İnsandan daha değerli bir şey olmadığını kıstas alarak üretim yapmak benim arzum. Hangi birini anlatayım, çok zor bunu hayata geçirmek, neler yaşadık… Ben işçi emeklisiyim aslında. Şu an Marmaris İlçe Tarım Müdürlüğü’nde tek “iyi tarım sertifikası” olan üreticiyim. Bir şeyi yapıyorsan iyisini yapacaksın. Bu köyde doğdum. O zaman Marmaris’te yoktu, ilkokuldan sonra Muğla’ya, Erkek Sanat Okulu diyorlardı, orada okumaya gittim. Ne işçisiydim?
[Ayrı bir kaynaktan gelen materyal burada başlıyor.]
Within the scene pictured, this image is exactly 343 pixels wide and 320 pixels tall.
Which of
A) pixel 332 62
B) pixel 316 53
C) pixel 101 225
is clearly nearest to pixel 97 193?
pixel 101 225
Makine teçhizat diyeyim. 80’de Yatağan Termik Santralı’nın kuruluşunda, 70’te SEKA Dalaman’ın kuruluşunda çalıştım. 95’ten beri emekliyim. 12 Eylül’ün hışmına uğradık, DİSK davasından 6 yıl 8 ay hüküm giydik. Tarımla ancak cezaevinden sonra, 1984’te uğraşmaya başladım. O zaman hiç tarım bilgim yoktu, ziraatçılarla yakın ilişki kura kura, okuya okuya öğrendim.
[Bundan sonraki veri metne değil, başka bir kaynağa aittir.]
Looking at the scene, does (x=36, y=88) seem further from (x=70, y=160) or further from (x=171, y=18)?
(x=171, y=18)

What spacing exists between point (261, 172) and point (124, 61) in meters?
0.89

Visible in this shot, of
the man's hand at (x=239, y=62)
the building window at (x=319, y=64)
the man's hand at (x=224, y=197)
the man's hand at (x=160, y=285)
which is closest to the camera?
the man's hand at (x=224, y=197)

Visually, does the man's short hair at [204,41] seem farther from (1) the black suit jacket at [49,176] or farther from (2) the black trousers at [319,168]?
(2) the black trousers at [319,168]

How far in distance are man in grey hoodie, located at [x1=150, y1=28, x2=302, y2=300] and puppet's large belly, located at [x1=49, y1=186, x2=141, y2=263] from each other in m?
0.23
Salgınla birlikte, burada birçok kişi, turist gelmeyecek, nereye satacağım diyerek ekmiyor. Bu yörede en iyi çilek olur, bu sene yapılamayacak mesela. Birçok sebze ekilmedi. Ben öyle bakmadım, 69 yaşındayım, sokağa çıkma yasağı da olunca, belki on senedir ekmediğim kadar ektim. Ha toplayabildiğim benimdir, toplayamadığım toprağın. Elimde 45 dönüm babadan kalma tarım arazisi var. Çok değil ama hepsinden var bende, avokado, portakal, kivi…
Bu ülkede her şey zor. Bizde orman köylülüğü var. 1990’lı yıllarda inekçilik de yaptım, Pınar’a 200 litre süt veriyordum. Ama 99’a kadar dayanabildim, hepsini satmak zorunda kaldım. 94’te Muğla Süt Birliği’ni kuranlardanım. Birçok öneri getirdik, Ankara’ya kadar ilettik. Ama köylünün gerçek sorunuyla ilgilenme yok. Aradan geçti 20-25 yıl, yaşadıklarımız o zaman ne kadar haklı olduğumuzu gösterdi. Süt 65 kuruştu, yem de 65 kuruş. Dünyanın hiçbir yerinde yem, süt fiyatının üçte birini geçmiyor. Bunun sürdürülemeyeceğini hep söyledik, bugüne geldi, bir sürü nedenden hayvancılık bitti.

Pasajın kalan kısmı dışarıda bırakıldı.